The first of these photographs is a Cade & White carte de visite dated August 1882 (code numbered 72/29 by an eBay merchant). The figures posing on Felixstowe's eastern beach may be the photographer's wife Clara Maria (1847-1929) and some of their children, including Arthur Leslie White (1876-1963). From 1879 Clara's brother Alfred Henry Cade (1843-1927) ran the studio of their late father Robert Cade (1820-1879) at 4 Westgate Street, Cornhill, Ipswich, initially in partnership with brother-in-law John White. John left to take over Walter A. Smith's studio at 18 Brook Street by August 1883, as evidenced by the carte de visite of an unknown child (https://www.flickr.com/photos/whatsthatpicture/3722961503
), reproduced here with the kind consent of James Morley.
John White's carte de visite dated March 1886 came to me by way of eBay in 2014, together with a similar portrait of the same man by Kerby & Son of Ipswich & Harwich, conveying this message to "Bro. Napier P.M" in 1893: "Hearty good wishes from JG" (or perhaps from JY or IG). Newspapers reveal that Brother James Napier (1850-1898) was a Past Master (P.M.) of the St Luke's Lodge No 225.
I am indebted to the Library and Museum of Freemasonry (http://freemasonry.london.museum
) for details of John White's Masonic progress. In 1872, whilst working as a photographer in Mussoorie, Bengal, India, he was initiated in the Dalhousie Lodge No 639. On 14 May 1879, having moved to Ipswich, he described himself as an artist when he joined the St Luke’s Lodge No 225, from which he resigned in September 1887. He had joined another Ipswich lodge, the Prince of Wales Lodge No 959, in February 1881, rising to become its Master in 1884 and again in 1888, after attaining the rank of Provincial Grand Superintendent of Works in 1886. He was also involved with the Royal Alexandra Chapter No 959 in Ipswich between 1885 and 1897. In 1895 he was First Principal of the Chapter as well as Provincial Grand Director of Ceremonies [Royal Arch].

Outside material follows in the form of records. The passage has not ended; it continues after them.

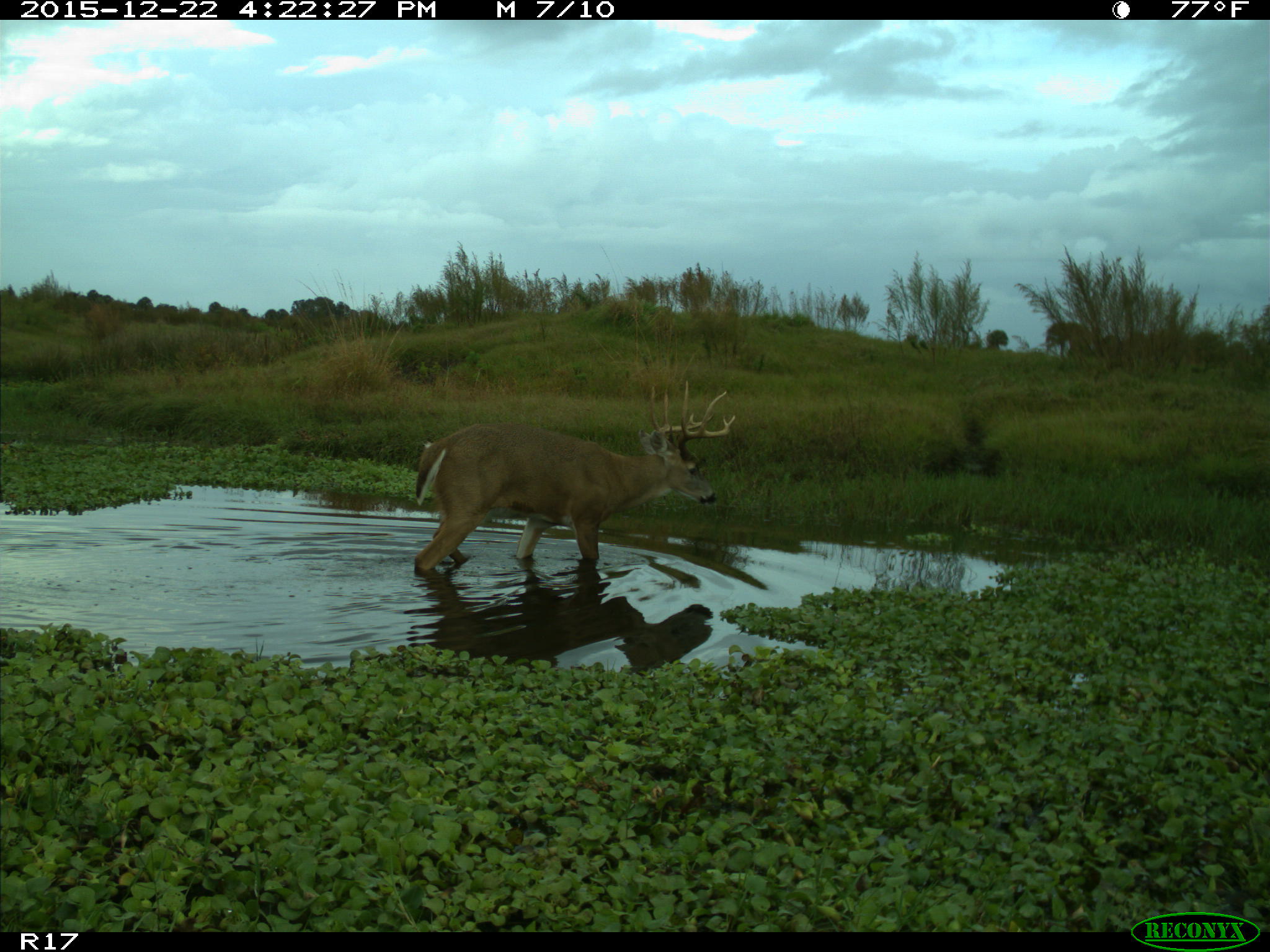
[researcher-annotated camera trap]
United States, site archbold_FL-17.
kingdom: Animalia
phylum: Chordata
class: Mammalia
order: Artiodactyla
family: Cervidae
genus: Odocoileus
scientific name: Odocoileus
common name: deer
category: unidentified deer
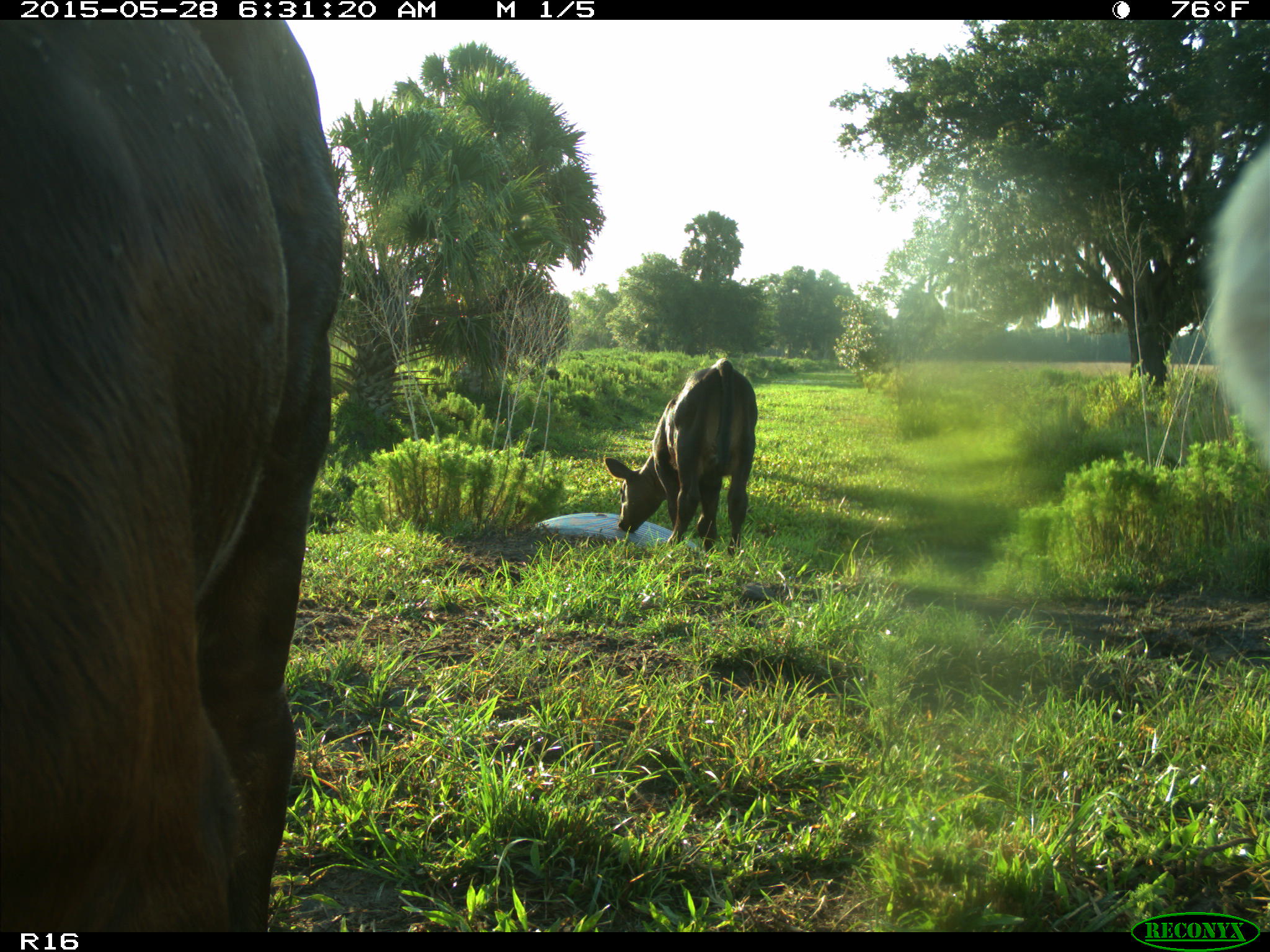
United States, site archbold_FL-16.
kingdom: Animalia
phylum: Chordata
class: Mammalia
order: Artiodactyla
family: Bovidae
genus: Bos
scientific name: Bos taurus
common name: domestic cow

If the sitter photographed in March 1886 was a fellow Freemason, he may have held the office of Inner Guard (I.G.). Whoever he was, he has served us well by dating negative number 55951 so precisely.
The portrait of the Watkins family may have been created in late 1893. Ethel Ada Watkins (1891-1963) is between her parents, Ipswich lime merchant Eldred Watkins (c.1861-1952) and Ada Sophia née Pickett (1865-1932). This cabinet print was found in Cambridge and kindly copied by Fading Images webmaster Les Waters (http://fadingimages.uk
This negative number suggests a date at least one year later than 1894, which I believe is indicated by the printer's code (_ Marion Imp. Paris _ _ _) according to the system elucidated by Roger Vaughan (http://www.cartes.freeuk.com/dated/mip.htm
). Marion's registered number for the stock design looks like 41.061. The unidentified lady in this cabinet photograph (bought recently from an eBid seller based near Bristol, in south-western England) closely resembles the next example, obtained from a different source.
This cabinet print appears to date from about 1900, when John White had studios in both Ipswich and Felixstowe. It was in an album of unknown origin, bought last year in Ipswich, containing several unidentified cartes de visite made by John White of 18 Brook Street in the 1890s.
Kelly's 1900 directory of Suffolk locates the studios at 13 Victoria Parade, Felixstowe, and 18 Upper Brook Street, Ipswich. The next edition, dated September 1904, lists John alone at 21 Victoria Parade (possibly the same premises, renumbered, on the western side of the southern section of Hamilton Road, Felixstowe) but John White & Son at 52 Butter Market, Ipswich (adjoining 18 Upper Brook Street). Annual Ipswich street directories from 1899/1900 to 1904 (helpfully checked by the Guildhall Library) all show simply John White at 52 Butter Market, and additionally at 18 Upper Brook Street in the 1899/1900 directory.
An advertisement by John White & Son in the first of Cowell's Handy Guides announced in 1907: "The Felixstowe Studio is now open for the Season." Cowell's Felixstowe directory for 1909 – the year of John's death – places his son Arthur Leslie White (1876-1963) at The Hut, Exeter Road, Walton, and their studio at 21 Hamilton Road (pages 97 & 161) or The Parade (p. 64). "White & Son, Felixstowe and Ipswich" are credited under a photograph of U.D.C. Chairman Frank William Mason on the fifth page of this directory (http://specialcollections.le.ac.uk/cdm/compoundobject/collec...
) but I have yet to see "& Son" appended on any of their cartes de visite, cabinet prints or postcards.
The business was still named John White & Son as late as 1912 in Kelly's county directory (at 21 Victoria Parade, Felixstowe, while photographic artist Arthur Leslie White was listed at 52 Butter Market, Ipswich). By 1914, in the third edition of Cowell's directory of the Felixstowe area, Arthur's studio was under his own name at 21 Victoria Parade. (No photographer is acknowledged for the portrait of the new Chairman of the Urban District Council, Charles Frederick Fisk, near the front of this edition.)
Although clearly much later than the Victorian period, this 6.5 x 9.5 cm print is from same album as 74814 and is included here to show that Arthur Leslie White (identifiable from his "ALW" monogram) continued to allocate numbers at his studio in Felixstowe from the series used by his father and their Brook Street predecessors in Ipswich.
Arthur was probably operating at 21 Victoria Parade (21 Hamilton Road) up to 1922, when he was still listed in Kelly's county directory but had disappeared from the local phone book. His niece Barbara or Betty Birch (1907-1998), who lived nearby, remembered helping him during the summer of 1923 in his shop at the bottom of South Hill, Felixstowe. He may have spent the next five years there, at 47 Undercliff Road West, before moving to the south coast of England. His new seafront premises at Bexhill, Sussex, were requisitioned by the military in 1940, so he returned to Suffolk and ran the Adolphus Tear studio at 2 The Walk, Ipswich, until about 1948. Arthur was certainly there in June 1945, when he was 69 and my mother was 17, as seen on the rear cover of a print numbered 45854. By 1952 he was back in Sussex, living at Willingdon. He died in an Eastbourne nursing home in 1963.